(Page excerpt begins)

Create a file named compact.q in your workspace with the following content. This script defines a compactSym function that safely switches to the target database directory, performs the compaction, and then restores your original path.

Use at your own risk

This is an all-or-nothing approach. Run the code below at your own risk.

Ensure you understand what it does, and test it against a dev HDB you are happy to destroy in the event of an error.

compactSym:{[hdb]
  cwd:system"cd";             / save current directory
  system"cd ",1_string hdb;   / switch to hdb directory
  system"mv sym zym";         / backup sym file
  `:sym set `symbol$();       / create new empty sym file

  files:key `:.;
  dates:files where files like "????.??.??";

  {[d]
    root:":",string d;
    tableNames:string key `$root;
    tableRoot:root,/:"/",/:tableNames;
    files:raze {`$x,/:"/",/:string key `$x}each tableRoot;
    files:files where not files like "*#";
    types:type each get each files;
    enumeratedFiles:files where types within 20 76h;
    / if we have more than one enum better get help
    if[any types within 21 76h;'"too difficult"];  
    {
        `sym set get `:zym;
        s:get x;
        a:attr s;
        s:value s;
        `sym set get `:sym;
        s:a#.Q.en[`:.;([]s:s)]`s;
        x set s;
        -1 "re-enumerated ", string x;
    }each enumeratedFiles;
   }each dates;

   system"cd ",cwd;           / restore directory
   -1 "Compaction Complete.";
 };

To execute the compaction, load the script and run the function against your partitioned database:

q)\l compact.q
q)compactSym[`:hdb_partitioned];
re-enumerated :hdb_partitioned/2026.01.01/trade/sym
Compaction Complete.

(Page excerpt ends)
(Information provided begins)

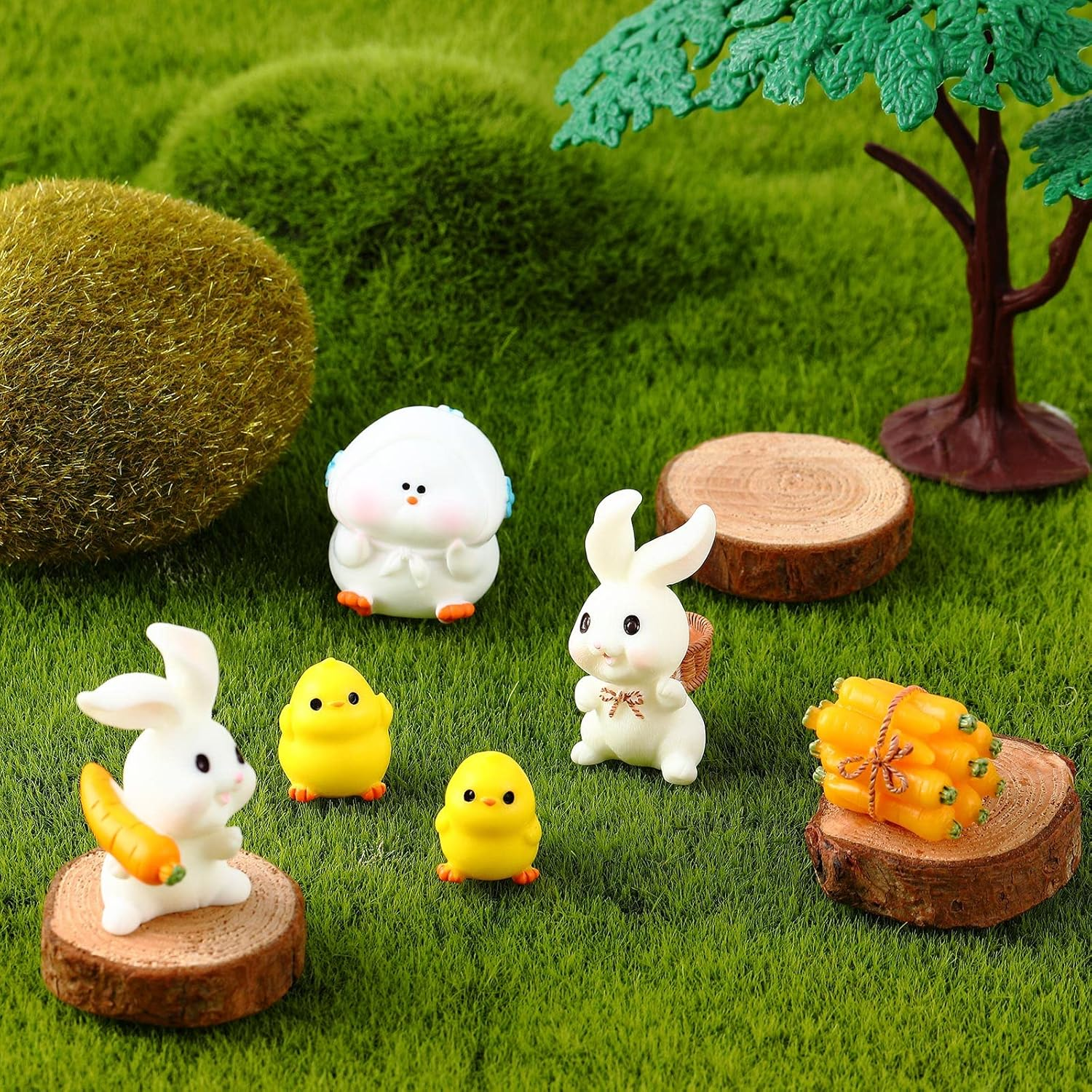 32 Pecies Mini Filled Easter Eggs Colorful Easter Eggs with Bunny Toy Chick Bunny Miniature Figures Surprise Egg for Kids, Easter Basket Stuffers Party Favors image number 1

(Information provided ends)
(Information provided begins)

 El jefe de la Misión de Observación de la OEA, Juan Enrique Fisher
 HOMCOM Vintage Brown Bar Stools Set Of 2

(Information provided ends)

Problem statement
According to the page excerpt on compacting a sym file, what kind of database should the code be tested against? The material has no connection to the text.

Exercise output
A dev HDB you are happy to destroy in the event of an error.